If our goal is to choose the best model for making predictions for new/unobserved data, we may want to use a likelihood based criteria instead.

Log-likelihood of a linear regression model essentially measures the probability of observing our data given a particular model. Higher log-likelihood is better.

For example, we can compare two models based on log likelihood as follows:

``````model1 = sm.OLS.from_formula('rent ~ bedrooms + size_sqft + min_to_subway', data=rentals).fit()

model2 = sm.OLS.from_formula('rent ~ bathrooms + building_age_yrs + borough', data=rentals).fit()

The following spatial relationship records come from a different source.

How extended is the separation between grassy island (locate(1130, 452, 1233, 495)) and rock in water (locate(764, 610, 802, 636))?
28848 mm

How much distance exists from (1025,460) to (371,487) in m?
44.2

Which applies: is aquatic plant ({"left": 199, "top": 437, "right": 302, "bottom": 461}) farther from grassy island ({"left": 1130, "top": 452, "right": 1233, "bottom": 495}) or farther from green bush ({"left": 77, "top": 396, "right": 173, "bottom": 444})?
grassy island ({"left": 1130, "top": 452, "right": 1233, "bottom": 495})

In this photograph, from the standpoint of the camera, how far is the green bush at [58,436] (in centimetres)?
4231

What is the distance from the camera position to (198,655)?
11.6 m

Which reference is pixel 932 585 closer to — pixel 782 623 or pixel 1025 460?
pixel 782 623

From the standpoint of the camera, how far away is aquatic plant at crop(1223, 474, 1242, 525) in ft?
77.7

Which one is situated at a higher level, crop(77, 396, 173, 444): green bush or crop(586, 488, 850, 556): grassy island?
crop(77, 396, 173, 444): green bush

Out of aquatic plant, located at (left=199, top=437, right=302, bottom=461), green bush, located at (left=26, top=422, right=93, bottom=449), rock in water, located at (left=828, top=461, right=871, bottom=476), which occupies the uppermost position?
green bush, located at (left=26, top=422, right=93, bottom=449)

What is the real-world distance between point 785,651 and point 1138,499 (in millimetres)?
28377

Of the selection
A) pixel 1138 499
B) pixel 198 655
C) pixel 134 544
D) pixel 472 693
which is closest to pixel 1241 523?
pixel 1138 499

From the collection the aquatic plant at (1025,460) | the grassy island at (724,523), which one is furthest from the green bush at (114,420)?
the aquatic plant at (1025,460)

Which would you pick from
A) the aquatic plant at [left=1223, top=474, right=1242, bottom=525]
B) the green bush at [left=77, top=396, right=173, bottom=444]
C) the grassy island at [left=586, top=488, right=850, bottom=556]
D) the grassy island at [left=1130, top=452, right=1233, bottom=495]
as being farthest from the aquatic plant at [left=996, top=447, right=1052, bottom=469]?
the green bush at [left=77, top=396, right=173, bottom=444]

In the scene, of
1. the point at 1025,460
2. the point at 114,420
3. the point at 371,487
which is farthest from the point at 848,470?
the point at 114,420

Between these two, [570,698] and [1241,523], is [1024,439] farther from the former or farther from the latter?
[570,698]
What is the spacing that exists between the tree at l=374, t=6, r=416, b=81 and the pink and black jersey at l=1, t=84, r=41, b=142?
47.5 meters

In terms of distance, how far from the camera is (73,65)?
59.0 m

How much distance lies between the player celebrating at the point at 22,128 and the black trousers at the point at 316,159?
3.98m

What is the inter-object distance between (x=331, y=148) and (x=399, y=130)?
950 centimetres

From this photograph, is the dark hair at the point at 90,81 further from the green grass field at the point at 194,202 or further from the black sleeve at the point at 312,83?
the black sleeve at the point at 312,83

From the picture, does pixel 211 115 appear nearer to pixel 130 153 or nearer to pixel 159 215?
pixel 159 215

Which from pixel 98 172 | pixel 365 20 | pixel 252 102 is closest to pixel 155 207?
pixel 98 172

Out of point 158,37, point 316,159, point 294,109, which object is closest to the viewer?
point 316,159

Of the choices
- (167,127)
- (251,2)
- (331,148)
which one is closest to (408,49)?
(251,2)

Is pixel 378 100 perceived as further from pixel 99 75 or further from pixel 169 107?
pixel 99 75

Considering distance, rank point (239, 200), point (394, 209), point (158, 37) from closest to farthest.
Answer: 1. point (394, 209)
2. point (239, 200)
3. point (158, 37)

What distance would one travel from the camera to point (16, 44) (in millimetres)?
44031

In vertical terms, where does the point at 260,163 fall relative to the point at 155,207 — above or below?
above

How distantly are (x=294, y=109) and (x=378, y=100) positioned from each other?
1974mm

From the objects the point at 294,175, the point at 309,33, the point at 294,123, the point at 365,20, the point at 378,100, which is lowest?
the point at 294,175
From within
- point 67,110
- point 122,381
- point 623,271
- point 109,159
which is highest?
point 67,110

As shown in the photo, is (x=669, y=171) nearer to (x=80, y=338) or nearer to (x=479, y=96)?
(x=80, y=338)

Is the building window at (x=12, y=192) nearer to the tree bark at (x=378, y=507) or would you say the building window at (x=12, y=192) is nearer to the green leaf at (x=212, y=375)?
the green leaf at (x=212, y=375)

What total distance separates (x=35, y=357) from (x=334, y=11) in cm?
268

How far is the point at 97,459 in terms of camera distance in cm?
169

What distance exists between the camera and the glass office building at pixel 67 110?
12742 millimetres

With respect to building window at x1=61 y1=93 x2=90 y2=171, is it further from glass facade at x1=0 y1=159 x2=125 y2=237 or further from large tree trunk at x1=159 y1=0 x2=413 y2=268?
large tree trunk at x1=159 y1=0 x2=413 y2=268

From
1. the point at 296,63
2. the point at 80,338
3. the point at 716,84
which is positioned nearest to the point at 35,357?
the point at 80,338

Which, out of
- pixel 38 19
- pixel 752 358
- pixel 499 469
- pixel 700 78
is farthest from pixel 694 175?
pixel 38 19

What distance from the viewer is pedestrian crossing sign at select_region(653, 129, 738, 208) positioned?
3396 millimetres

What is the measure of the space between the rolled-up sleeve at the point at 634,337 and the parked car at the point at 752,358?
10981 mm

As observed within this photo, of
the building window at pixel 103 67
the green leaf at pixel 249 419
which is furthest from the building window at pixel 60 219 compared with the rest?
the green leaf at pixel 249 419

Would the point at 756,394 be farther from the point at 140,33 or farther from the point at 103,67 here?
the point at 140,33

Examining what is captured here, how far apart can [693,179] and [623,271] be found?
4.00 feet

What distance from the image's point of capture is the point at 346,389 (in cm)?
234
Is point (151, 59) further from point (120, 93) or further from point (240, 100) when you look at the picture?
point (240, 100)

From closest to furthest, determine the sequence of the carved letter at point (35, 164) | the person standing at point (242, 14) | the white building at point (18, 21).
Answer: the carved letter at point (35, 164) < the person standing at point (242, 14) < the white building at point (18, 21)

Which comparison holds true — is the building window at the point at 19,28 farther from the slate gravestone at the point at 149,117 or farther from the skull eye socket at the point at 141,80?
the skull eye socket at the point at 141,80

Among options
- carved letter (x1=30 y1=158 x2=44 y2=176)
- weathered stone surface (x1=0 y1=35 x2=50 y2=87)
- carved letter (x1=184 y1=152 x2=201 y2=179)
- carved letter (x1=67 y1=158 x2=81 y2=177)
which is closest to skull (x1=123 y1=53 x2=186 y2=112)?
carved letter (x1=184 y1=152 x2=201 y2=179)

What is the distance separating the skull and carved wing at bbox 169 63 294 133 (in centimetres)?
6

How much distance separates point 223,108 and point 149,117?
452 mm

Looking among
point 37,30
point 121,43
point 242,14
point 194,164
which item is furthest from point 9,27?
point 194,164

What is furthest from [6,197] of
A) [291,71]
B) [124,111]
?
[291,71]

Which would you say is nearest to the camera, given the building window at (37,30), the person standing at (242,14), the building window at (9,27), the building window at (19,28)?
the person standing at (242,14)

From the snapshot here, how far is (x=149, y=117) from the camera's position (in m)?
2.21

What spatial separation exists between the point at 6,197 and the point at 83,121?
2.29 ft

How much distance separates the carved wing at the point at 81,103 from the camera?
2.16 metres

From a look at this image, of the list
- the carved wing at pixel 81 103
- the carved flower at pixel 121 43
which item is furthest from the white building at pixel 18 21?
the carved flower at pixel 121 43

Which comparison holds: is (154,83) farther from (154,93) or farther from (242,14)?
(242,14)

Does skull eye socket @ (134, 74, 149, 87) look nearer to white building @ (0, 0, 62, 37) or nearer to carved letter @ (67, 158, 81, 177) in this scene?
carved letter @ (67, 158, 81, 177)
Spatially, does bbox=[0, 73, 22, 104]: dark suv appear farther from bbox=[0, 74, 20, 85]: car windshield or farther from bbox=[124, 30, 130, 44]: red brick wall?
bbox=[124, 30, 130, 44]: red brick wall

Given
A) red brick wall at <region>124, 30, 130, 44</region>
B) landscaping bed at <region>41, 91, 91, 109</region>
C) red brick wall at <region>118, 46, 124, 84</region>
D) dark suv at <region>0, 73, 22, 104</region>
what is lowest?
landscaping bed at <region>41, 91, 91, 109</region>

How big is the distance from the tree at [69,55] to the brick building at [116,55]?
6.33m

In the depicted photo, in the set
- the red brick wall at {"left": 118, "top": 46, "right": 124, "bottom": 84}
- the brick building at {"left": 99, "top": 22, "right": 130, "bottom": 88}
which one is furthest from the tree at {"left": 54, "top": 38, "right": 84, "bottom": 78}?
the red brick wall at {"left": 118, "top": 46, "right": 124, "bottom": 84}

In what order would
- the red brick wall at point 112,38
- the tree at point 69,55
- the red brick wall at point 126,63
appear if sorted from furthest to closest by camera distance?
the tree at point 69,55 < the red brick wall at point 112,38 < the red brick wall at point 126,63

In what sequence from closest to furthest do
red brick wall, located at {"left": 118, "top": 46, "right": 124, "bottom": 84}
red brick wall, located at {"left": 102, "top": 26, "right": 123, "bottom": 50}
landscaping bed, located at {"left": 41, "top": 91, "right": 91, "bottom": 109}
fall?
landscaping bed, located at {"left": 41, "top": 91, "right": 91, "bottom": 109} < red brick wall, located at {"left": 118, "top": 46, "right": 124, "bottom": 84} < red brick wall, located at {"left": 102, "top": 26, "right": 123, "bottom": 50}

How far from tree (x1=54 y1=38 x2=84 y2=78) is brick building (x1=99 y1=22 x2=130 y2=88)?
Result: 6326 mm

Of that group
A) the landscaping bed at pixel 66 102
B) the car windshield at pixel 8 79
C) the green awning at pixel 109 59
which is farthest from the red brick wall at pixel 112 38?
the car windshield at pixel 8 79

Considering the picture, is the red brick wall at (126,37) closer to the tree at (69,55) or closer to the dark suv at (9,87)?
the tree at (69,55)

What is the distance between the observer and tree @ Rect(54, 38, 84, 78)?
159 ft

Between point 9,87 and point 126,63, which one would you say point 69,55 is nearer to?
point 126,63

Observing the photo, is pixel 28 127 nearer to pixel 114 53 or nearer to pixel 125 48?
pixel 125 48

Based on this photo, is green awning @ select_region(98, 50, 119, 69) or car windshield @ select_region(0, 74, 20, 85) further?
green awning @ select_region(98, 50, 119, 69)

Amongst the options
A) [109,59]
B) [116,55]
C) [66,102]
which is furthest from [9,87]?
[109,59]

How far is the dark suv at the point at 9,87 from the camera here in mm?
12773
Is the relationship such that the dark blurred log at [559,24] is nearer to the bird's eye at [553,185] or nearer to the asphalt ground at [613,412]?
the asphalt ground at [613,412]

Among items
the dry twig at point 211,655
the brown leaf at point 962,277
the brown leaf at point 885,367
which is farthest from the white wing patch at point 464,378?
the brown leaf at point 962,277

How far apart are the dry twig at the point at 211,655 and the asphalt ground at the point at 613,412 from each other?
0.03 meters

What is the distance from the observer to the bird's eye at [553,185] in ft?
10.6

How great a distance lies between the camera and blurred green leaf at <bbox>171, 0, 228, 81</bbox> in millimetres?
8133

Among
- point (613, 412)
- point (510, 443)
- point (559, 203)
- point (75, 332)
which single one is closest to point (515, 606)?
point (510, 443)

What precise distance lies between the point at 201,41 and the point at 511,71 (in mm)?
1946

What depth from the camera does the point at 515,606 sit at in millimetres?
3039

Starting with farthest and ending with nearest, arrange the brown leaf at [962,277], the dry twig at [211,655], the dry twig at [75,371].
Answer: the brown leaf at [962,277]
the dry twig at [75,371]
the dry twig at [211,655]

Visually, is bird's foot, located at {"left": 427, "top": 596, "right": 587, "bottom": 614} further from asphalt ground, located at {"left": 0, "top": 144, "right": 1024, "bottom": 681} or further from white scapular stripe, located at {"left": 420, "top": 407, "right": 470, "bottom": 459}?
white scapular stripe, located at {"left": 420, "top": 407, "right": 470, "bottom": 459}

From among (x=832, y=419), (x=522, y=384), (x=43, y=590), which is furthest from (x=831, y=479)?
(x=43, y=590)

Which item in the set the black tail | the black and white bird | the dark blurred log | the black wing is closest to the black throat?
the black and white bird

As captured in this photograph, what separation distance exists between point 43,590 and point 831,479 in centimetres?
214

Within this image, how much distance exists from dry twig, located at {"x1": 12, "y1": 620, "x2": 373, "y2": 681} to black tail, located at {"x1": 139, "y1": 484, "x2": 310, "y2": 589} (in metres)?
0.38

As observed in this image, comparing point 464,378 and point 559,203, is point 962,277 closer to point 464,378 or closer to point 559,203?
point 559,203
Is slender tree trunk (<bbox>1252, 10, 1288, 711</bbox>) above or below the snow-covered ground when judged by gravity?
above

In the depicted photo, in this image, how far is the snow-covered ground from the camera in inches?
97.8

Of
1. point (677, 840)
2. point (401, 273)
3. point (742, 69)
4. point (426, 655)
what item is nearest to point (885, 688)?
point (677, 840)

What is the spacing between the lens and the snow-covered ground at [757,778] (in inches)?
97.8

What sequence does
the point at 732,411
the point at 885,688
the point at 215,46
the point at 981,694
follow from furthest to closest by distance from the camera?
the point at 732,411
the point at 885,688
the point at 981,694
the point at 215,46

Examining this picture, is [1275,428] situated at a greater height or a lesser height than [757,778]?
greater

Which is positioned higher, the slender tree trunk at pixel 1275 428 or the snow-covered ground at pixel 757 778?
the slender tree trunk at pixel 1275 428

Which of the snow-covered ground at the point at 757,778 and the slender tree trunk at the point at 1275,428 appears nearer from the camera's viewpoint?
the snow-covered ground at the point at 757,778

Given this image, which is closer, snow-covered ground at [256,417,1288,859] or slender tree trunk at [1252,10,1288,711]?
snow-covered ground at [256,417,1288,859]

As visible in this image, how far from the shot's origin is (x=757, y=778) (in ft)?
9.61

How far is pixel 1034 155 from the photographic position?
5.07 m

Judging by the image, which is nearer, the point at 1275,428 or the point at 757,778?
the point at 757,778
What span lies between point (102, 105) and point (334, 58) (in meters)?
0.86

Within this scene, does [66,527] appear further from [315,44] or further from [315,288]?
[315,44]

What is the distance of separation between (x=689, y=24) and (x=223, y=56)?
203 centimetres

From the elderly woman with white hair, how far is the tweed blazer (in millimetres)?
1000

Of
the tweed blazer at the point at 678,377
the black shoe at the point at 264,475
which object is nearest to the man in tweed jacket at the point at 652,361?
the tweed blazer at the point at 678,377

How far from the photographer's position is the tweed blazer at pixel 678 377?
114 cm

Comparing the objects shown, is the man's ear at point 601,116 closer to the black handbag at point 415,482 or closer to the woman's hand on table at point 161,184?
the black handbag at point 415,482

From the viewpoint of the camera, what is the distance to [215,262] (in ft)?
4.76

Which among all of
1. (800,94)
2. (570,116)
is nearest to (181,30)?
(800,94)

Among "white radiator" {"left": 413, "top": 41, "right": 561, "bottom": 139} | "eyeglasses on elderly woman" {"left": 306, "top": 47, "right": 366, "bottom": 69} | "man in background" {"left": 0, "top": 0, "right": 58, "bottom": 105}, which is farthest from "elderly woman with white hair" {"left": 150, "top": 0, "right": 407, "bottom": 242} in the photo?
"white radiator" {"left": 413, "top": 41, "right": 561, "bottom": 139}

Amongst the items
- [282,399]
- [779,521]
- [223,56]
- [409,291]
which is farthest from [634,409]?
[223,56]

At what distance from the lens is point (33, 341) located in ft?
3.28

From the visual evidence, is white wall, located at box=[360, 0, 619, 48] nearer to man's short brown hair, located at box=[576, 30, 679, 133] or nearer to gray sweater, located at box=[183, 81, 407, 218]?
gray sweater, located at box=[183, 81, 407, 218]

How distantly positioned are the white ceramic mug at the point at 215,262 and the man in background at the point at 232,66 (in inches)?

print(model1.llf) #Output: -44282.327
print(model2.llf) #Output: -44740.623``````

Because model 1 has a higher log-likelihood (a smaller negative number is larger), we would choose model 1 over model 2.

### Instructions

1.

Using the `bikes` dataset, fit a model to predict the number of bike rentals (`cnt`) with the following predictors: temperature (`temp`), windspeed (`windspeed`), and whether or not it is a holiday (`holiday`). Save the fitted model as `model1`.

2.

Now fit a second model to predict `cnt` using the following predictors: humidity (`hum`), season (`season`), and the day of the week (`weekday`).

3.

Print out the log-likelihood for both models.

4.

Based on the log likelihood values, which model would you choose? Indicate your answer by setting a variable named `which_model` equal to `1` if you would choose `model1` and equal to `2` if you would choose `model2`.